- **Problem**: Rewrite everything in the article from "Pasifik Nius 15" down to "Kraras and Balibo.", changing each "Balibo" to "the border town".
--- BEGIN Text passage ---
Pasifik Nius 15 Feb 2001
Posted 17th February 2001
Timor Bilboa Five Will Not Be Ignored
by
Jill Jolliffe, who is a Darwin-based journalist who has reported
in East Timor since 1975. Research for this article (edited) was
carried out in the past year in Dili, Aileu, Kraras and Balibo.
Chris daSilva, one of three men wanted for the 1975 killing of
five journalists in Balibo, East Timor, hid his dark history so
completely that his neighbors considered him a model citizen.
In East Timor's second city of Baucau, he adopted a new persona,
posing as a respectable church-going citizen throughout the 1990s.
Neighbor Judite Belo describes him as a "man with the virtues
of a priest".
After a seven-month investigation, however, United Nations police
investigators have made a formal request for arrest warrants for
daSilva, General Mohammad Yunus Yosfiah and an East Timorese called
Domingos Bere. They are accused of murdering Greg Shackleton,
Gary Cunningham, Tony Stewart, Brian Peters and Malcolm Rennie
in Balibo, East Timor, on October 16, 1975. The journalists were
working for Australian TV networks when they were shot as Indonesian
troops led by Yunus attacked the border town at dawn. Peters and
Rennie were British, while Cunningham was a New Zealander. DaSilva's
alleged links to a series of 1983 massacres in the Kraras region,
near Viqueque, are also being investigated. Belo, a widow, rejects
the allegations against daSilva, who, she says, helped support
her young family after her husband's death. Her children played
with his three daughters, Estela, Neni and Nuki, and, she adds,
he "helped many people here".
The
now-derelict house in which daSilva and his Timorese wife lived
for more than a decade is just a stone's throw from Baucau's Catholic
church, where a priest, who asks not to be identified, testifies
to daSilva's pious habits. "He came to me four years ago with
tears in his eyes," he recalls, "saying he wanted to return to
the bosom of the church. I knew he had served with the military,
and have since heard from others about crimes he had committed,
but I knew nothing of that." Viqueque is 50 kilometres further
south. Here, locals accuse daSilva of shared responsibility for
the many dead who lie in mass graves deep in the jungle. Kraras
does not appear on any map. In Portuguese, Campo Kraras, as it
is known, means the "field" or "plain" of Kraras, and it refers
to a large triangle bounded by the Viqueque-Ossu road, the Viqueque-Luca
road and the Bi-Tuku river. One of the victims of the Kraras massacres
was elderly Celestino dos Anjos, a World War II hero decorated
by the Australian Government for his services to Australian troops.
An anguished letter from his son Virgilio to the late Captain
Arthur Stevenson of Sydney first alerted the world to the Kraras
killings. He wrote: "On 27/9/83 they summoned my father and wife.
They ordered my father to dig his grave and when it was deep enough
fired a round and the poor old man with his last force tried to
fit his body into it. After that they told my wife, who was pregnant,
to dig another grave for herself, but she insisted she wanted
to be with her father-in-law and placed herself in front of his
grave. They pushed her in and killed her as they had killed him."
--- END Text passage ---
--- BEGIN Provided material ---
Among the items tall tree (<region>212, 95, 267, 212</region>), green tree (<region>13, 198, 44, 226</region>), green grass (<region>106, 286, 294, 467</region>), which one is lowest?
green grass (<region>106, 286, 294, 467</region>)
--- END Provided material ---
- **Finished exercise**:
Pasifik Nius 15 Feb 2001
Posted 17th February 2001
Timor Bilboa Five Will Not Be Ignored
by
Jill Jolliffe, who is a Darwin-based journalist who has reported
in East Timor since 1975. Research for this article (edited) was
carried out in the past year in Dili, Aileu, Kraras and the border town.